Passage shown —
════════
It is hard to believe that the year is drawing towards Remembrance Sunday as we leave the activities of Hallowe’en behind.

The Royal British Legion have launched their poppy appeal to support veterans of conflict, and many of us are getting ready to go to church or the local war memorial to pay our respects to those who paid the ultimate sacrifice to keep us free from oppression.

The Poppy Appeal each year reminds us of those who lost their lives on active service in all conflicts, from the beginning of the First World war right up to the present day.

It also allows us to acknowledge all those who have served our country.

We look back and are thankful for service and sacrifice in an era when sometimes it appears there is little service and sacrifice about.

The focal point of the war memorial in Enniskillen is always very sombre, because as well as remembering the war dead we are, inevitably, drawn back to 1987, and the Poppy Day massacre which took place that year.

Each year as I attend Remembrance Sunday, I am always drawn to the extremes in age – those for whom it may be their last Remembrance, and those who are very young in their school or Brownie/Cub Scout uniform.

Why, you might ask? For different reasons, of course.

For the older veterans, wearing their medals and sometimes their regimental berets, it is poignant because they served; many of them saw the horror of war and loss of life.
════════
Data for review —
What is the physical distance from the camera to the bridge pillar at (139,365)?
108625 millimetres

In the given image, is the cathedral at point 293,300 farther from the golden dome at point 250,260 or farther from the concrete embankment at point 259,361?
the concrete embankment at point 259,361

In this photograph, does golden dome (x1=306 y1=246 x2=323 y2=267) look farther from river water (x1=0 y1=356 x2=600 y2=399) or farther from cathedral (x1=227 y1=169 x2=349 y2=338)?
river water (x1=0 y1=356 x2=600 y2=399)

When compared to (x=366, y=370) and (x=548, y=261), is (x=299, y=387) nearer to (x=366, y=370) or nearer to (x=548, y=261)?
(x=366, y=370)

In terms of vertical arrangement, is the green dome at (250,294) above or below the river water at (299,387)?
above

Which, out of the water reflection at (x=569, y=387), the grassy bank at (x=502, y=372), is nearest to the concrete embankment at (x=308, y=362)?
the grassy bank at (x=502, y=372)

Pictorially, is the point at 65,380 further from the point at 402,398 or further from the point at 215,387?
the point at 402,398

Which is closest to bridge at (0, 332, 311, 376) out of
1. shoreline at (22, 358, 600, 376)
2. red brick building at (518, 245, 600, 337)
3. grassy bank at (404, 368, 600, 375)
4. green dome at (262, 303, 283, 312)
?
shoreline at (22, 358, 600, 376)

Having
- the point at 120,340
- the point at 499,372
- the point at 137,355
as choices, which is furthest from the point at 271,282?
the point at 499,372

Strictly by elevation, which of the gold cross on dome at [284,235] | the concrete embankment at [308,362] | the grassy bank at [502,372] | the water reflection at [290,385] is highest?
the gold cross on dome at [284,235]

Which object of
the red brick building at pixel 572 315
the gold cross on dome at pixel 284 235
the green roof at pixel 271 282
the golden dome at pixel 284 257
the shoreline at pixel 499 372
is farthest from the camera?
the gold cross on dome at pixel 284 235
════════
What is expected — Copy out the Remembrance passage beginning at the words "The Poppy Appeal" and stopping after "and sacrifice about.", changing "active service" to "military service". The records have no part in this exercise.

Answer for this exercise —
The Poppy Appeal each year reminds us of those who lost their lives on military service in all conflicts, from the beginning of the First World war right up to the present day.

It also allows us to acknowledge all those who have served our country.

We look back and are thankful for service and sacrifice in an era when sometimes it appears there is little service and sacrifice about.